### TASKS AND EXERCISES
• a. Decide whether each statement agrees with the Patients section: (i) the cohort holds 164 patients from 78 unrelated families; (ii) moderate hemophilia A means a factor VIII:C level of 5% to 40%; (iii) a low-responding inhibitor has a peak titer above 5 BU/mL. For each one, answer yes or no and quote the words from the section that decide it.
• b. Write out the part of the Patients section that starts with "Materials and methods" and goes on through "Declaration of Helsinki.", word for word.

### EXTRACTED TEXT
※

Materials and methods

Patients

The cohort of 164 patients with hemophilia A from 78 unrelated families enrolled in the MIBS has recently been described9 and includes 18 of the families evaluated in the study of factor VIII gene mutation and inhibitor risk.5 Severe hemophilia A was defined as antihemophilic factor (factor VIII:C) less than 1%, moderate as 1 to less than 5%, and mild as a level 5% to 40%. Date of birth, ethnicity, severity, treatment history, inhibitor history including peak titer, and current titer in Bethesda units (BU/mL) were accrued. A high-responding (HR) inhibitor was defined as a historical peak titer greater than 5 BU/mL and a low-responding (LR) inhibitor as one with a peak titer of 5 BU/mL or less.20 Approval was obtained from the Lund University Institutional Review Board for these studies. Informed consent was provided according to the Declaration of Helsinki.

※

### EXCERPTED DATA
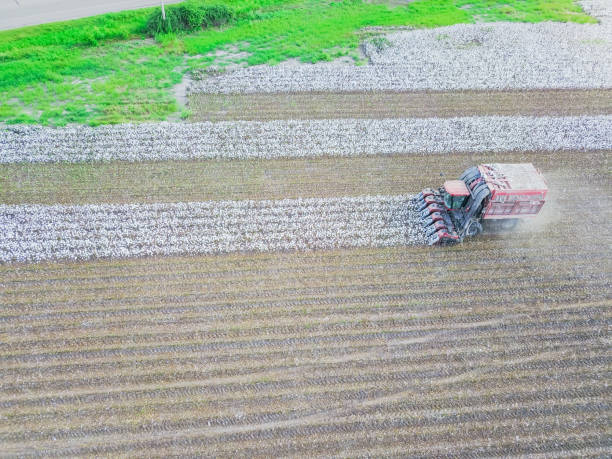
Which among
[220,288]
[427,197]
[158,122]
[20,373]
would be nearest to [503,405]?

※

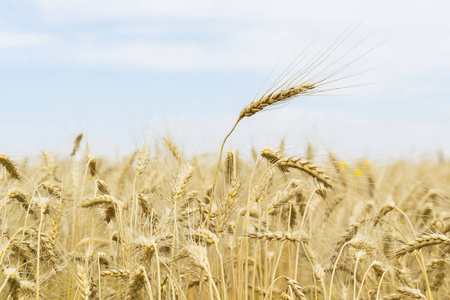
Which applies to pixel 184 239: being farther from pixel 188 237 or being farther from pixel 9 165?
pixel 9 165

※

### PROBLEM SOLUTIONS
• a.
(i) Yes: "The cohort of 164 patients with hemophilia A from 78 unrelated families"
(ii) No: "moderate as 1 to less than 5%"
(iii) No: "a low-responding (LR) inhibitor as one with a peak titer of 5 BU/mL or less"

• b.
Materials and methods

Patients

The cohort of 164 patients with hemophilia A from 78 unrelated families enrolled in the MIBS has recently been described9 and includes 18 of the families evaluated in the study of factor VIII gene mutation and inhibitor risk.5 Severe hemophilia A was defined as antihemophilic factor (factor VIII:C) less than 1%, moderate as 1 to less than 5%, and mild as a level 5% to 40%. Date of birth, ethnicity, severity, treatment history, inhibitor history including peak titer, and current titer in Bethesda units (BU/mL) were accrued. A high-responding (HR) inhibitor was defined as a historical peak titer greater than 5 BU/mL and a low-responding (LR) inhibitor as one with a peak titer of 5 BU/mL or less.20 Approval was obtained from the Lund University Institutional Review Board for these studies. Informed consent was provided according to the Declaration of Helsinki.